# [İş kalemi]
İskender üzerine yazılmış bu eleştiride adı geçen romanların tümü hangileridir?

# [Sağlanan metin]

12 Ağustos 2011 Cuma

Babil Kulesi’nde dilsiz kalmak: Elif Şafak’ın İskender’inde dil ve üslup sorunu


Alper H. Yağcı

Yapay bir dille karşı karşıyayız. Soyu sopu ve göndergeleri farklı dil parçaları, zaten herbiri bir melezliğin veya göçmenliğin ürünü olan karakterlerin ağızlarına neredeyse rastgele serpiştirilmiş. Bir cümlede Kürtçe ünlemlerle bezeli bir taşra ağzıyla konuşan karakter, aynı diyaloğun bir sonraki cümlesinde sanki Gossip Girl oluveriyor. Üst üste konulan diller, kendilerine yüklenmek isteyen anlamı taşıyamamış da birbirlerinin üzerine çökmüş sanki. Bir çokdillilik beklerken dilsizlik buluyoruz. Araf romanındaki gibi, kendini evinde hissettiği bir dünyadan bahsederken inandırıcı olabiliyordu Şafak’ın dil oyunları. İskender’de evinden çok uzağa düşmüş, dilini kaybetmiş. Tüm bu üslup sorunları, aklınızda kalacak imgelere, teşbihlere, belki birkaç yıl kulağınıza küpe olacak özdeyişlere hiç rastlamayacaksınız anlamına gelmiyor. Ülkenin en popüler yazarı Elif Şafak’tan bu kadarını da bekliyoruz zaten. Ben daha fazlasını bekliyordum, hayal kırıklığına uğradım.


Elif Şafak’ın İskender romanı (Doğan Kitap, 2011) blog’umuzda daha önce Zadie Smith’in White Teeth ('İnci Gibi Dişler') romanına benzerliği bağlamında ele alındı. Burada İskender’i o meseleye değinmeden kısaca incelemeye çalışacağım.

# [Veri kümesi içeriği]
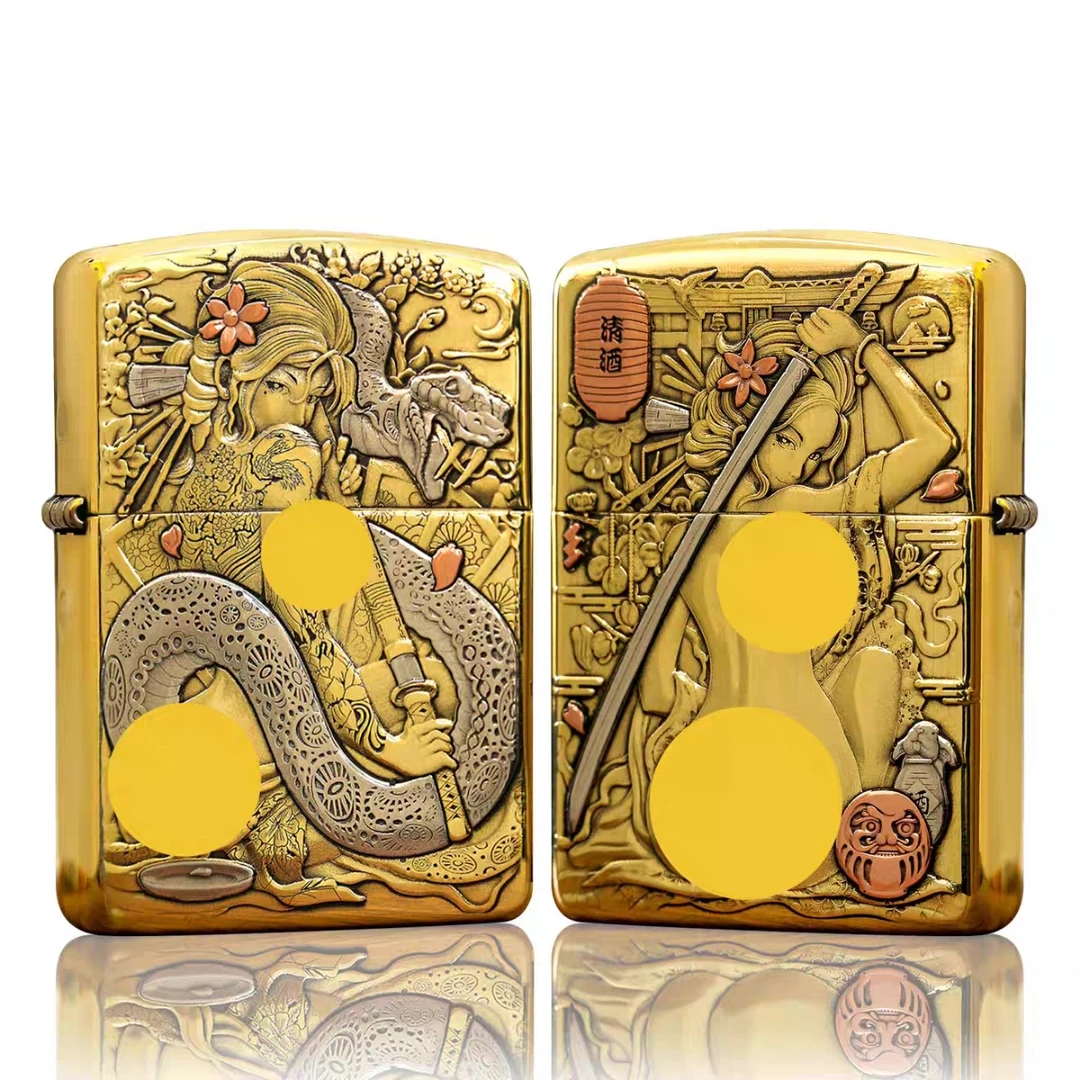 Zippo打火机铜盔甲蛇女 醉姬刀女3D浮雕镶嵌煤油防风送男友DYJ1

# [Görevin yanıtı]
- İskender
- Araf
- White Teeth ('İnci Gibi Dişler')